:: WRITTEN INSTRUCTION 1 ::
List every street named in the Newmarket skating column.
:: WRITTEN INSTRUCTION 2 ::
Transcribe the Newmarket skating column, everything from "In this week's" down to "by Ethel Trewhella.".
:: WRITTEN INSTRUCTION 3 ::
Write the next part of the Newmarket skating column, picking up after its final sentence.

:: SOURCE EXTRACT ::
****************************************

In this week's column, History Hound Richard MacLeod traces the story of skating, and how the community and town worked together to build indoor rinks and gathering places

Since we are still in the midst of winter  — although the recent weather may point otherwise — this column will focus on Newmarket’s arenas and skating facilities over the years.

Several of you will perhaps be acquainted with a few of these sites, while others may be as yet unknown to you. Let us start from the very beginning.

Early records indicate a skating rink was operated during the 1870s on the north side of Timothy Street, just east of the railroad, extending probably 90 feet, accessed by eight or 10 steps down from the sidewalk. This was a covered area with a floor so that in summertime it could be used for roller-skating, according to The History of the Town of Newmarket by Ethel Trewhella.

In 1897, a new skating rink was erected on the west side of Main Street, midway between Huron (now Davis Drive) and Simcoe streets. This timber structure was built by William Cane & Sons for $1,580 and measured 79 by 150 feet with a skating area of about 44 by 140 feet. A six-foot gallery for onlookers was at the east end and the lighting was by incandescent lamps. It was financed by a company of stockholders formed by selling 1,000 shares locally at $1 per share.

****************************************

:: Data extracted from a collection ::
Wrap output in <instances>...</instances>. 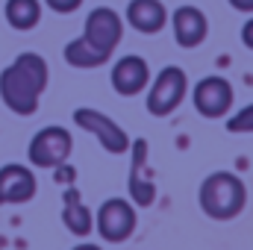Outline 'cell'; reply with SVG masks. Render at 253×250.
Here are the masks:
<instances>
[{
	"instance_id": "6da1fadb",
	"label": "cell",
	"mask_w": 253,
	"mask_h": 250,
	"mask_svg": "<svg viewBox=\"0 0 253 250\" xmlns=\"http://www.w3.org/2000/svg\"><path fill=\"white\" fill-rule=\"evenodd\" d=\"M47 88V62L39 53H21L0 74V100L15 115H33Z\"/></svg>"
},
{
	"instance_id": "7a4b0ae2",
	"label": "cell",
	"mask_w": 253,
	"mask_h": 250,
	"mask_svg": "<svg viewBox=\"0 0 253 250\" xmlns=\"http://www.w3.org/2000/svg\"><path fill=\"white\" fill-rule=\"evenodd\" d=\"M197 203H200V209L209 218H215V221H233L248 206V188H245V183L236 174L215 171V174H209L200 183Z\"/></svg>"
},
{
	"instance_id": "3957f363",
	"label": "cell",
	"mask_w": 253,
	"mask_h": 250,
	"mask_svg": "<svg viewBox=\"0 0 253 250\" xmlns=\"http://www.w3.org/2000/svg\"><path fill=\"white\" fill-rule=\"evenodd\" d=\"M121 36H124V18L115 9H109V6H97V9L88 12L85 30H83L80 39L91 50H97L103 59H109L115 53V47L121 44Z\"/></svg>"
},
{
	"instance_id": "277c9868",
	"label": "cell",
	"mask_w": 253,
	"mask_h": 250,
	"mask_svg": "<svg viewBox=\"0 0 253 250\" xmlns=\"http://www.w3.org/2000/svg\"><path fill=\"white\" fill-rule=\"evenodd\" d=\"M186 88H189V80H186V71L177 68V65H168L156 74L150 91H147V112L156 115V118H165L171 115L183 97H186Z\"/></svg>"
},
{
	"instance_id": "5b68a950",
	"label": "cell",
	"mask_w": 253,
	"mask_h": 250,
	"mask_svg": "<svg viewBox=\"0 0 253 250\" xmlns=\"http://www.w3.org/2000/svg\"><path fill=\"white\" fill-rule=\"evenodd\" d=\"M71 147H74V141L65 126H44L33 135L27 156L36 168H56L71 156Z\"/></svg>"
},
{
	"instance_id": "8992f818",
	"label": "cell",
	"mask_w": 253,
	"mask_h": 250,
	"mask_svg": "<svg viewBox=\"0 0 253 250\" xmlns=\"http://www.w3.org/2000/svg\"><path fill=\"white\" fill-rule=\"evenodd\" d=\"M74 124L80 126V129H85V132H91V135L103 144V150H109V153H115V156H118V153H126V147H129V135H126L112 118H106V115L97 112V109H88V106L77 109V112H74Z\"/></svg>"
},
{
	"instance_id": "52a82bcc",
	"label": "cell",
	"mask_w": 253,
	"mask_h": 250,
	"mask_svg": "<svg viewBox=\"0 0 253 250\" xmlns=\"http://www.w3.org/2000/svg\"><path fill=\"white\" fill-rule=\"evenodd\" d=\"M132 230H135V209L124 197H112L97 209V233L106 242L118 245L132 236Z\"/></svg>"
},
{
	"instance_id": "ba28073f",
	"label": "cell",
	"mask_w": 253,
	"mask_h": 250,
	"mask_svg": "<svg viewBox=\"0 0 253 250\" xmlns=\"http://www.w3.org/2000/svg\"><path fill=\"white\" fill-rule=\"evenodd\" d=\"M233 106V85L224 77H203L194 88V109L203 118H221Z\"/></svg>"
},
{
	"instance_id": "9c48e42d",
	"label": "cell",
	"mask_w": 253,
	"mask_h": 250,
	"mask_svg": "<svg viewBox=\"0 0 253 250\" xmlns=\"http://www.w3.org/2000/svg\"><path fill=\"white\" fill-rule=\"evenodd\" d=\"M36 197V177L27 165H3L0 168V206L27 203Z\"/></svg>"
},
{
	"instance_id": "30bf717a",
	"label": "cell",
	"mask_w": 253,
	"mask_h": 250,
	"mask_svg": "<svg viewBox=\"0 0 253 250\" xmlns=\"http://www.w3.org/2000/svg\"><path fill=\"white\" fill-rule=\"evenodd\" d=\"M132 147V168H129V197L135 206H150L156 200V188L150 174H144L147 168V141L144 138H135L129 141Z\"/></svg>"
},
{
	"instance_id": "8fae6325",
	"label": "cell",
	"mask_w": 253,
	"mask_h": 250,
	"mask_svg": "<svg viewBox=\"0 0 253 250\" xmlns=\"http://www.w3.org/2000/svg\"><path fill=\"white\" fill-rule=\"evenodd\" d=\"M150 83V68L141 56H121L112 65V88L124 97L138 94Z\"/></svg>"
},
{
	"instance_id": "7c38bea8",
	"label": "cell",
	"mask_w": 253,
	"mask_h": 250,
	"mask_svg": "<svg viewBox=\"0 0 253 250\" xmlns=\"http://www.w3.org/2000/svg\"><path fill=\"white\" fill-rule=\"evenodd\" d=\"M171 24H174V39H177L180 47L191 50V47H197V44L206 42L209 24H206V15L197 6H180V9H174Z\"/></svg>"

****************************************

:: TASK ANSWER 1 ::
Timothy Street
Main Street
Huron Street (now Davis Drive)
Simcoe Street

:: TASK ANSWER 2 ::
In this week's column, History Hound Richard MacLeod traces the story of skating, and how the community and town worked together to build indoor rinks and gathering places

Since we are still in the midst of winter  — although the recent weather may point otherwise — this column will focus on Newmarket’s arenas and skating facilities over the years.

Several of you will perhaps be acquainted with a few of these sites, while others may be as yet unknown to you. Let us start from the very beginning.

Early records indicate a skating rink was operated during the 1870s on the north side of Timothy Street, just east of the railroad, extending probably 90 feet, accessed by eight or 10 steps down from the sidewalk. This was a covered area with a floor so that in summertime it could be used for roller-skating, according to The History of the Town of Newmarket by Ethel Trewhella.

:: TASK ANSWER 3 ::
This old rink was torn down when a new hockey arena was built on Cedar Street in 1922, flanking the stream on the north side of Timothy. The river course was eventually diverted in 1974. The arena was officially opened in December 1922 and named the Newmarket Memorial Arena recognizing the local efforts during the 1914-18 First World War. It had accommodation for 2,000 spectators when initially built and cost approximately $40,000, most of it financed by Andrew Davis, who was the principal shareholder, managing director and president of the famous hockey teams during the 1930s.

In August 1944, Davis offered to sell the arena to the town. The mayor at the time, Dr. Lowell Dales, had expressed a need for more public recreation facilities and he quickly advocated for the purchase. In September 1944, bylaw 853 was passed establishing a plebiscite to approve approximately $17,000 of public money to acquire the arena. A public vote was held Oct. 12 with most of the citizens (544-102) approving the motion. Another bylaw was then passed in February 1945 to issue debentures of $16,000, and the arena then became the property of the town.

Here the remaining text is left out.